Defining the Plugin Specification (spec/)

This part of the application defines your plugin's capabilities and how it is presented within the Vultisig user interface.

  • Constants: You must define a PluginID (a unique ID provided by the Vultisig team), a PluginName, and a list of supportedChains.

  • GetRecipeSpecification: This function defines the "recipe" for an automation, specifying the configurable properties that users will see in the UI (e.g., asset, toAddress, amount) using a JSON schema. You should also provide a ConfigurationExample to guide users.

  • ValidatePluginPolicy: This function is a hook for validating the data that a user enters in the UI against your defined schema.

  • Suggest: Based on a user's initial input, this function can suggest a complete policy configuration, including Rules (e.g., ethereum.send) and security parameters like rate limits (MaxTxsPerWindow).

  • buildSupportedResources: This function generates a list of all resources and actions supported by the plugin, such as signing a transaction (chain.send), and the parameters required for each action.

Asynchronous Worker (worker/)

The worker is a background process that handles time-consuming or asynchronous tasks, ensuring the main server remains responsive.

  • Initialization: The worker connects to Redis to listen for jobs on the asynq queue, initializes a TxIndexer for monitoring transaction statuses, and sets up the VaultService for handling /reshare and /sign operations.

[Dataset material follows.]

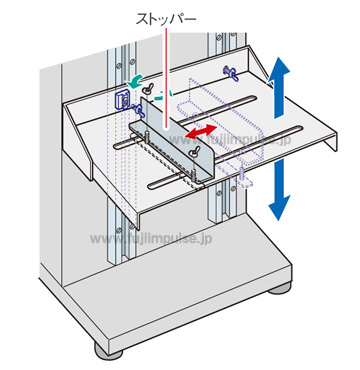 ストッパー

www.fujiimpulse.jp

www.fujiimpulse.jp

  • Task Handling: It subscribes to task types like tasks.TypeKeySignDKLS and tasks.TypeReshareDKLS. When a task is received, the corresponding handler in VaultService is executed to perform the cryptographic operations.

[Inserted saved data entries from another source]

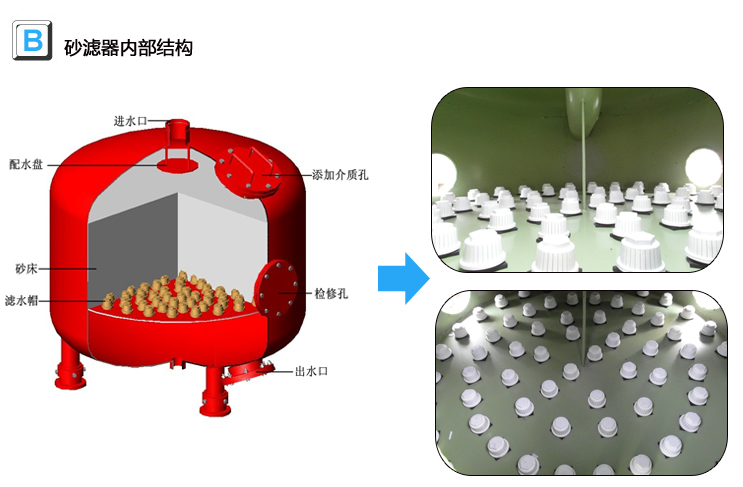 B 砂滤器内部结构

进水口
配水盘
添加介质孔
砂床
滤水帽
检修孔
出水口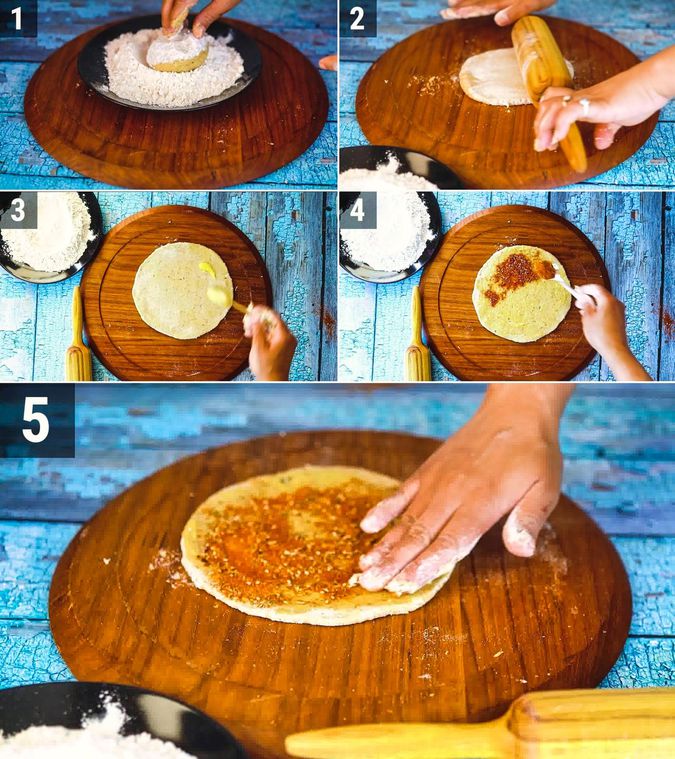 1
2
3
4
5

  • Trigger Service: The worker also initializes and runs the trigger service, which exposes an HTTP server to listen for external requests to create and sign transactions.

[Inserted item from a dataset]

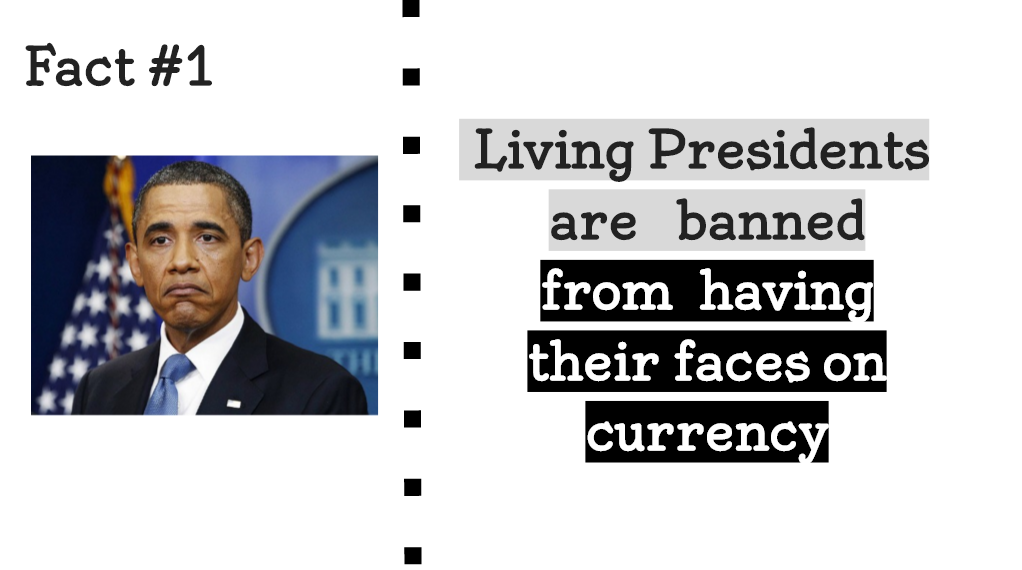 Fact #1

Living Presidents are banned from having their faces on currency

Triggering Transactions (trigger/)

This module provides an example of how to programmatically initiate a signing request. It runs an HTTP server on port :8090 with a /trigger endpoint.

Workflow

  1. The /trigger endpoint receives a request with the policy uuid, pubkey, and transaction details like toAddress and amount.

  2. It retrieves the encrypted vault from block storage using the policy information.

  3. It constructs an unsigned transaction. In the example, it creates a native token transfer for Ethereum using recipes/sdk/evm.

  4. It wraps the policy and transaction data into a PluginKeysignRequest.

  5. It calls signer.Sign(), which dispatches the signing job to the Vultisig network and the local worker queue.

  6. Once the transaction is signed, it broadcasts the completed transaction to the Ethereum network via an RPC endpoint.

Build and Troubleshooting

Dependency Management

To ensure compatibility, you may need to add the following replace directives to your go.mod file:

macOS Development

  • If you encounter a dyld[...] Library not loaded error when running the application locally, you must set the DYLD_LIBRARY_PATH environment variable to the path of the libgodkls.dylib library. You can find the latest libraries at the vultisig/go-wrappers GitHub repository.

  • Example: export DYLD_LIBRARY_PATH=/path/to/your/libs

Docker Build Performance

  • Building the application in a Docker container can be very slow on ARM-based Macs (Apple Silicon) because of the compilation process for the underlying dkls cryptography library.

  • For a more efficient development cycle, it is recommended to run the plugin service directly on your host machine and use Docker only for the other infrastructure components (e.g., PostgreSQL, Redis).